Depth of Commitment

Photo by Travis Bordley

CFWNC partners extensively with a committed network of land trusts and nonprofits working to protect natural resources. Many of these conservation projects also support economic development, as a healthy environment is good for people and business. Supporting natural resource initiatives also enables CFWNC to extend its reach in rural counties.

CFWNC’s support of this type of work is long and deep. In 2015, a Natural and Cultural Resources grant supported a reconciliation process and a number of subsequent grants that resulted in the development of the Nikwasi Initiative and Cherokee Cultural Corridor. Led by Mainspring Conservation Trust, the effort prioritized community building and local leadership.

Recently, Mainspring was awarded a $40,000 grant to complete necessary due diligence to acquire and remove the Ela Dam in Swain County adjoining the Qualla Boundary. Removal will open 549 river miles of the Oconaluftee River and its tributaries. The project is deeply collaborative and of significant social, environmental and cultural benefit.

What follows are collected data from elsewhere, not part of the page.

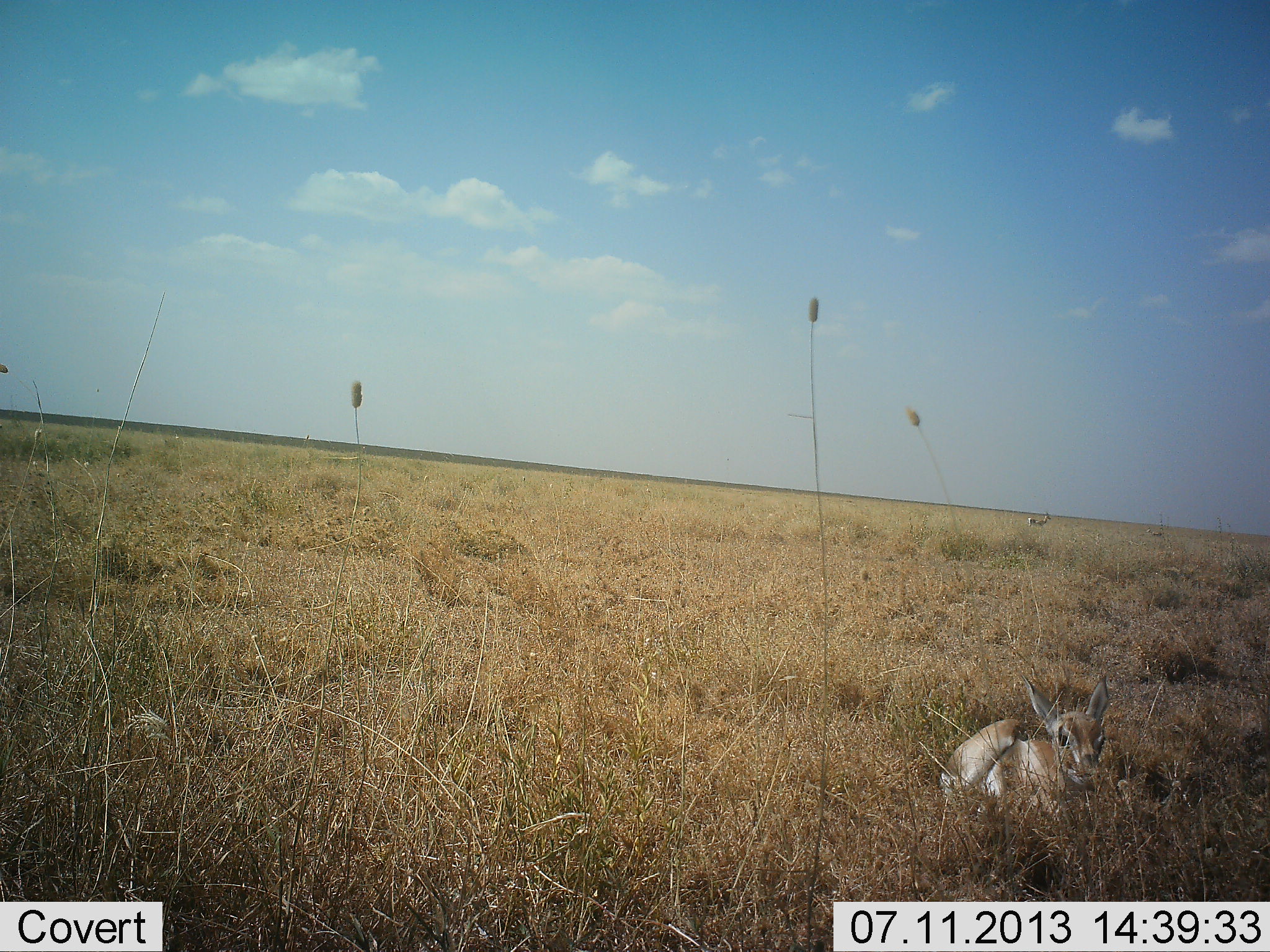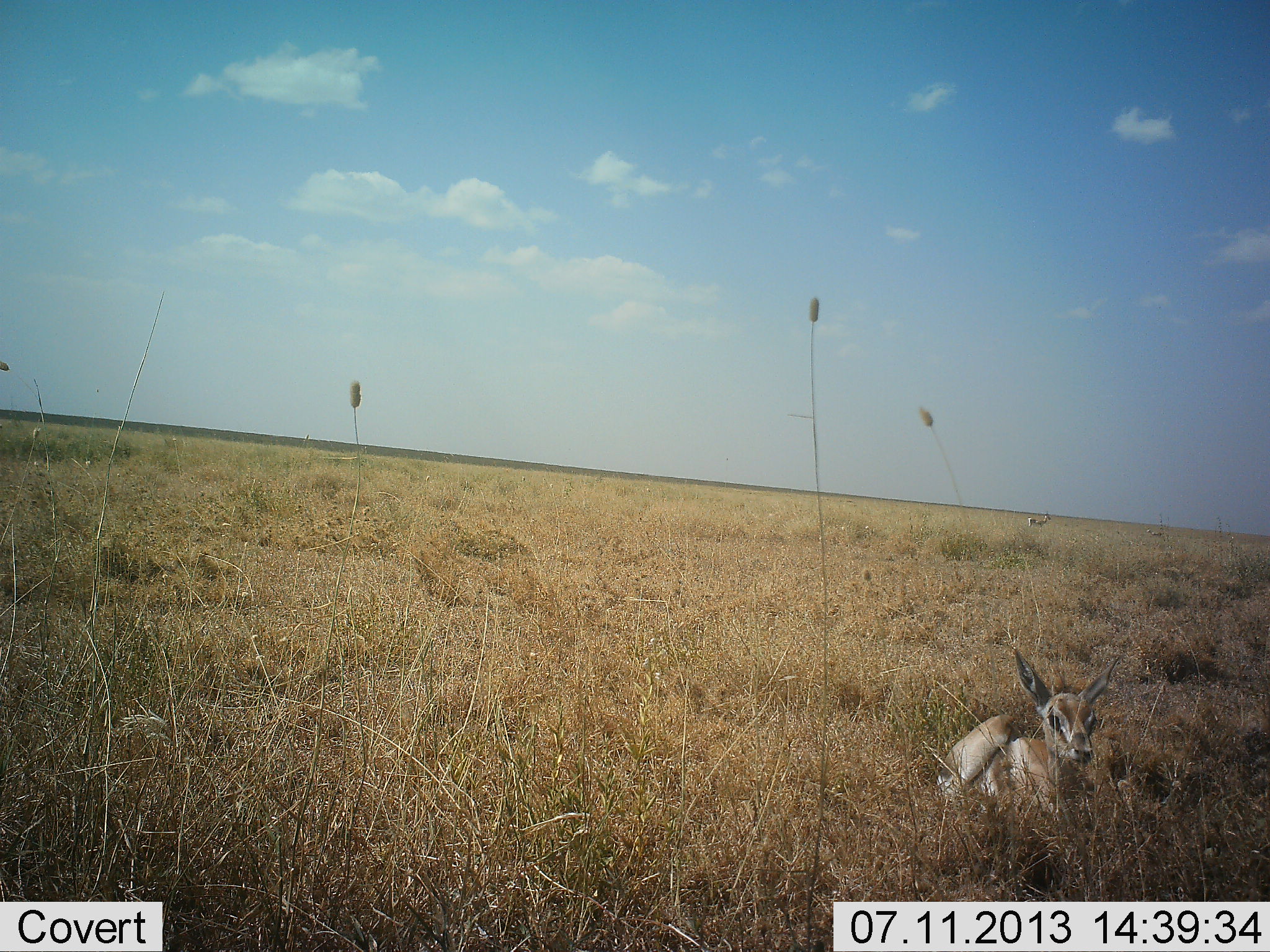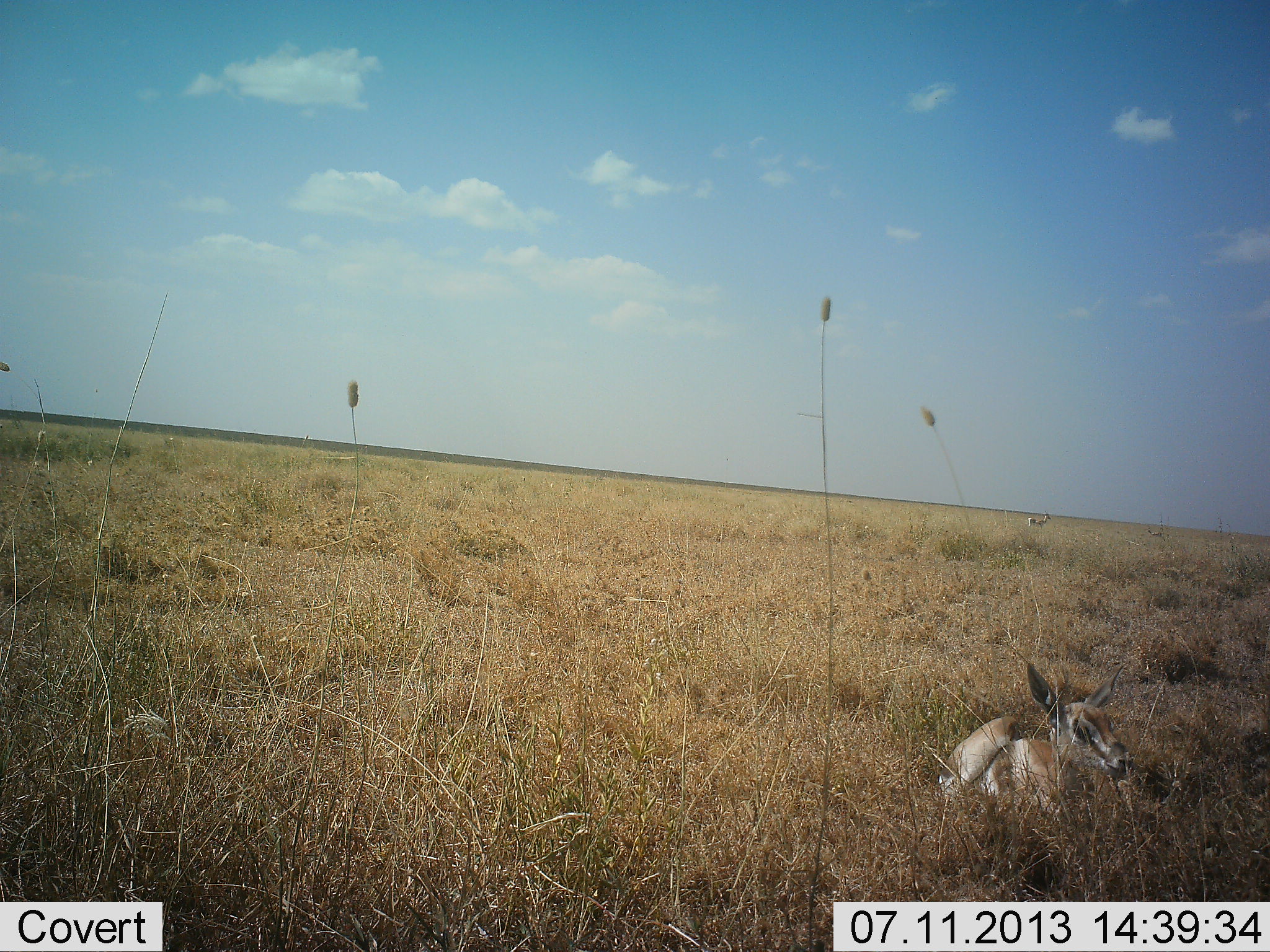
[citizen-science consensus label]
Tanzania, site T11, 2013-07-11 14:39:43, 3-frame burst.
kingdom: Animalia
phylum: Chordata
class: Mammalia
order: Artiodactyla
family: Bovidae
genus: Nanger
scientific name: Nanger granti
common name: grant's gazelle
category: gazellegrants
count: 1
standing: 21%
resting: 93%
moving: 0%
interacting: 0%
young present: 57%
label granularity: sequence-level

“The Ela Dam removal project is one we could not have pursued without help from CFWNC,” said Jordan Smith, Mainspring Executive Director. “Their funding allowed us to obtain the legal expertise to feel confident moving forward with such a complex project. This is only one example of the out-of-the-box projects Mainspring has undertaken with CFWNC support. Its staff recognizes the big picture and has been a critical partner for projects unique to land trusts that have benefited far-western North Carolina.”

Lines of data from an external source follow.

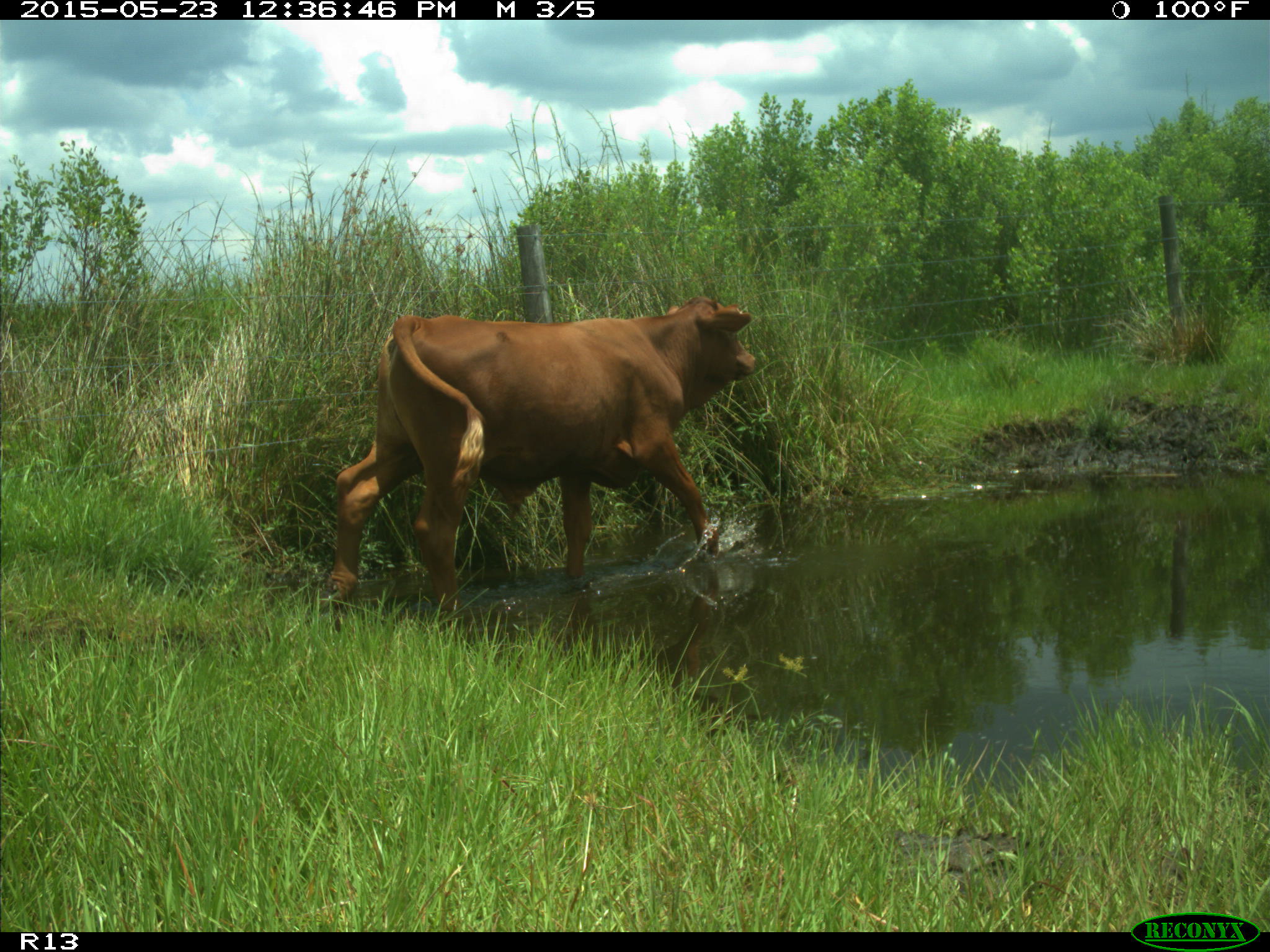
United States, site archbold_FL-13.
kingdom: Animalia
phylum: Chordata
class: Mammalia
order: Artiodactyla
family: Bovidae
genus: Bos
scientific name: Bos taurus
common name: domestic cow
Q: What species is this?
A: Bos taurus (domestic cow).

CFWNC has been deeply engaged with the Nantahala-Pisgah Forest Partnership for more than a decade. The group formed to provide public input to the Forest Service’s management plan. The health and management of the Forest affects us all and directly impacts thirteen of the eighteen counties CFWNC serves. The first grant to support this work was made in 2010; the most recent was approved in May.

In 2021, RiverLink completed an economic study of the French Broad River with CFWNC support. The data indicated that the total economic and fiscal impact of the River is $3.8 billion annually with an environmental impact estimate of $2.4 billion. The information is being used to engage industry, government, chambers of commerce, river users and the broader community to garner support for better protection of the River so it will remain an asset – for all of us.

Our natural assets underpin our way of life, and CFWNC remains committed. In partnership with others, funds have supported the Ecusta Trail in Henderson and Transylvania counties; inclusive growth in Old Fort; a wildlife safe passage on I-40 in the Pigeon River Gorge; and the Wolfpen Loop Trail connecting to the Wilderness Gateway State Trail that will link over 55,000 acres of conservation lands across Catawba, Burke, McDowell and Rutherford counties. These projects and others acknowledge that taking responsible and strategic care of resources supports our quality of life and is good policy.

People who live in our region care about clean water sources, farmland protection, economic opportunities in outdoor recreation, wildlife habitat, responsible growth and environmental stewardship. Our economy and environment are inextricably linked; forests and rivers cross boundaries and county lines. Our collective concern and care is a shared regional value, one that we can build on.